Microsoft y la convergencia

Estos días se está celebrando el BUILD2014 (EN), las jornadas de anuncios y hacking que la empresa de Redmond prepara cada año, y que sirven de escusa para presentar las nuevas propuestas de la compañía.

Windows-Universal-Apps

He seguido por streaming algunas de las presentaciones, y el resto en el día a día de mi lectura diaria de feeds. Y me quedo con tres puntos, siendo el último el que más trascendencia me parece oportuno otorgar:

Cortana, el asistente personal de Windows Phone 8.1, aparece por fin ante el público. Un servicio con el que Microsoft espera plantar cara a la propuesta de Apple por el reconocimiento de voz con Siri y a la propia de Google por adelantarse a las necesidades del usuario con Google Now. Y lo hace con un sistema cuya API parece (y digo parece porque una cosa es lo que entendamos de la presentación, y otra bien distinta puede ser lo que al final llegue al mercado) que estará disponible al resto de desarrolladores, de forma que puedan aprovechar los comandos de voz al menos para lanzar sus aplicaciones.

DATOS DE ORIGEN:
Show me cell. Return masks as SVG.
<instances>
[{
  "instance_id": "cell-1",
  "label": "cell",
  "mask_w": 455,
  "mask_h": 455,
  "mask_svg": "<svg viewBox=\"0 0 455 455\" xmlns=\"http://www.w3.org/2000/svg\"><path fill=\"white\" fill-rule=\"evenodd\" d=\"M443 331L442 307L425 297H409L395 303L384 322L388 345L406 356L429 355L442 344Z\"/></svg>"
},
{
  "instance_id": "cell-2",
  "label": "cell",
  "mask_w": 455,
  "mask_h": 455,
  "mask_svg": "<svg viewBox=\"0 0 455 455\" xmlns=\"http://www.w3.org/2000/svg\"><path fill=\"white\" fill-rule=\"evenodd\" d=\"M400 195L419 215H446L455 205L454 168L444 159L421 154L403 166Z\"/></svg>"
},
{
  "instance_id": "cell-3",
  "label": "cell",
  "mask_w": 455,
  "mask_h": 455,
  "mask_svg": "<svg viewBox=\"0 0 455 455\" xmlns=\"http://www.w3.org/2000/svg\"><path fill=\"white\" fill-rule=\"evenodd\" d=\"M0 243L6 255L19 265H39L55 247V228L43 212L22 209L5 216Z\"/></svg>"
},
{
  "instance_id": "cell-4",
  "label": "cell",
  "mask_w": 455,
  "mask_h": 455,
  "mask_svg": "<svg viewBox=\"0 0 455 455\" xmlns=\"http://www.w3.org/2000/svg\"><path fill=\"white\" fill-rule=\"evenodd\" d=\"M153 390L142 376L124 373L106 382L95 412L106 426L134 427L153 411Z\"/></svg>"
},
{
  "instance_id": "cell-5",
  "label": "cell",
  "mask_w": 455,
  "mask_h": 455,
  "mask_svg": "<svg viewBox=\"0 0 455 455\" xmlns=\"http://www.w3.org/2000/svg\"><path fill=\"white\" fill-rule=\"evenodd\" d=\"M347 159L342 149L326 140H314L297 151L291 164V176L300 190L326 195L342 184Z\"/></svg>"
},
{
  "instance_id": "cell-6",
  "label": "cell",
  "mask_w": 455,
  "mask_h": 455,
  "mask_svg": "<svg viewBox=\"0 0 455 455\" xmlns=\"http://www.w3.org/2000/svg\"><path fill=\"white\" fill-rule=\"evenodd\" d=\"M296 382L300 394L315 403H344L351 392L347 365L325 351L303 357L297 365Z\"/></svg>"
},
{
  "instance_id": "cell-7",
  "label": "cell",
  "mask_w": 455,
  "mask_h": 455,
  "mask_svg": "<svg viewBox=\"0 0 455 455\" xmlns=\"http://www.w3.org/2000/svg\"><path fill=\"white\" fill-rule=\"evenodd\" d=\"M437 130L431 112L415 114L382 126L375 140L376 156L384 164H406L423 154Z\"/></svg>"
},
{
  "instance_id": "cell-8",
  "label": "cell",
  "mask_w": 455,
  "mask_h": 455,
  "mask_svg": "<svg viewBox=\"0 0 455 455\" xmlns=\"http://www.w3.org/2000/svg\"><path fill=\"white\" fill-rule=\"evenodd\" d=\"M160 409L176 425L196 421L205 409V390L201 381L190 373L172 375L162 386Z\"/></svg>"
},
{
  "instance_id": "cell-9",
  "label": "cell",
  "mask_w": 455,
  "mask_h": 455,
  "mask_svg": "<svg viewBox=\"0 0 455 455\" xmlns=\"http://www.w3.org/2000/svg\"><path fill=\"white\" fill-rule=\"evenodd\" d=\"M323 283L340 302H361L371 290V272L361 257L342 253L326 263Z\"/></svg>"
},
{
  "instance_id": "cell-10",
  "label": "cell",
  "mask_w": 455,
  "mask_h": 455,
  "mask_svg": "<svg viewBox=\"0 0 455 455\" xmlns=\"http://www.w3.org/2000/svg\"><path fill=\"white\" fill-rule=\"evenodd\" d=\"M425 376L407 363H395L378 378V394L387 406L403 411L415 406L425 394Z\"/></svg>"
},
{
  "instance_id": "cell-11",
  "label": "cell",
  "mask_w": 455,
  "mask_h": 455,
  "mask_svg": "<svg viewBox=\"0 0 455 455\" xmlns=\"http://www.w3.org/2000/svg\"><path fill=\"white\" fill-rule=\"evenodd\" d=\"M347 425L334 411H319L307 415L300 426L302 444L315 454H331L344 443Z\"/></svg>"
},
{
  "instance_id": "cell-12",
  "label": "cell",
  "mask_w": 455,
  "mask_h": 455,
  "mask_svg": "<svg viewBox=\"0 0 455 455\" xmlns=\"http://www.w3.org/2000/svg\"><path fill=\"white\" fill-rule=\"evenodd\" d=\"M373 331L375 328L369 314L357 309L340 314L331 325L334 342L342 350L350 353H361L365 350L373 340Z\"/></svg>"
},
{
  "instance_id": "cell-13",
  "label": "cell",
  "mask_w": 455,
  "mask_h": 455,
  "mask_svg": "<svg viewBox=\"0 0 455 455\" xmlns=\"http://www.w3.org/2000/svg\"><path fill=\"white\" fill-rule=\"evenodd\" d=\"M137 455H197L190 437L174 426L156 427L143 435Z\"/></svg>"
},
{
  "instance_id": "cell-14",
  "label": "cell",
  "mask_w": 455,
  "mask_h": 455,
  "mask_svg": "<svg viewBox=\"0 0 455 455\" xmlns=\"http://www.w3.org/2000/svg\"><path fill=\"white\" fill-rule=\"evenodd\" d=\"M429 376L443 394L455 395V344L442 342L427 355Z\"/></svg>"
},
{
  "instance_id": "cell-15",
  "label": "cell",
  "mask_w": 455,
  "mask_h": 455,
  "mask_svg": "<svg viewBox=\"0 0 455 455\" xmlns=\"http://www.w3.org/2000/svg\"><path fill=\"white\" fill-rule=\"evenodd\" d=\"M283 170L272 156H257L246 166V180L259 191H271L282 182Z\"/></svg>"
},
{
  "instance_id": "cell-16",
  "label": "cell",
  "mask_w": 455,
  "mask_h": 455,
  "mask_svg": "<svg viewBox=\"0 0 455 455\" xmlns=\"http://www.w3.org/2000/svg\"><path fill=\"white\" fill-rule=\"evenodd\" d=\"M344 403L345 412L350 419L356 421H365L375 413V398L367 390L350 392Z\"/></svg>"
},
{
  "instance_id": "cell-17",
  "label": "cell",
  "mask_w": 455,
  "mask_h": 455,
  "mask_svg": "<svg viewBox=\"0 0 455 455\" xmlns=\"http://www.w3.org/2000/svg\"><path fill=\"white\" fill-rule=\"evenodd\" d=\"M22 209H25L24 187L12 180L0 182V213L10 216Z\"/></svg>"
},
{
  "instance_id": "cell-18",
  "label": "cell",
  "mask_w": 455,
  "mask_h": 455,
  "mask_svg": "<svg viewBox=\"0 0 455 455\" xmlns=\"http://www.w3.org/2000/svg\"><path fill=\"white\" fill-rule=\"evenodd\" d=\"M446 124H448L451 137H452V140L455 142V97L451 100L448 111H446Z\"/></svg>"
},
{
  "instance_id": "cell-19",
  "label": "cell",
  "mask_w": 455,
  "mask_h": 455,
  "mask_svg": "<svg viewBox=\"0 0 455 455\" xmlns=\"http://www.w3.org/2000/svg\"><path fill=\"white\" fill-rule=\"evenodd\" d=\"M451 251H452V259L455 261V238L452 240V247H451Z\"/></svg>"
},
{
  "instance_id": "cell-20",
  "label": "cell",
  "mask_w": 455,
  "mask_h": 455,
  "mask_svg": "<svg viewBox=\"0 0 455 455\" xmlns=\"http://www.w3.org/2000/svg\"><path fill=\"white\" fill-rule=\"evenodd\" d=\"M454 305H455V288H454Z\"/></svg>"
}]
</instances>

TAREAS SOBRE MATERIAL:
1. Enumera todas las empresas que el fragmento menciona por su nombre.
2. Según el fragmento, ¿de qué sistema es Cortana el asistente personal?
3. Reproduce el pasaje del fragmento que empieza en "Microsoft y la" y termina en "de la compañía.".

RESPUESTAS A TAREAS:
1. Microsoft, Apple y Google.

2. De Windows Phone 8.1.

3.
Microsoft y la convergencia

Estos días se está celebrando el BUILD2014 (EN), las jornadas de anuncios y hacking que la empresa de Redmond prepara cada año, y que sirven de escusa para presentar las nuevas propuestas de la compañía.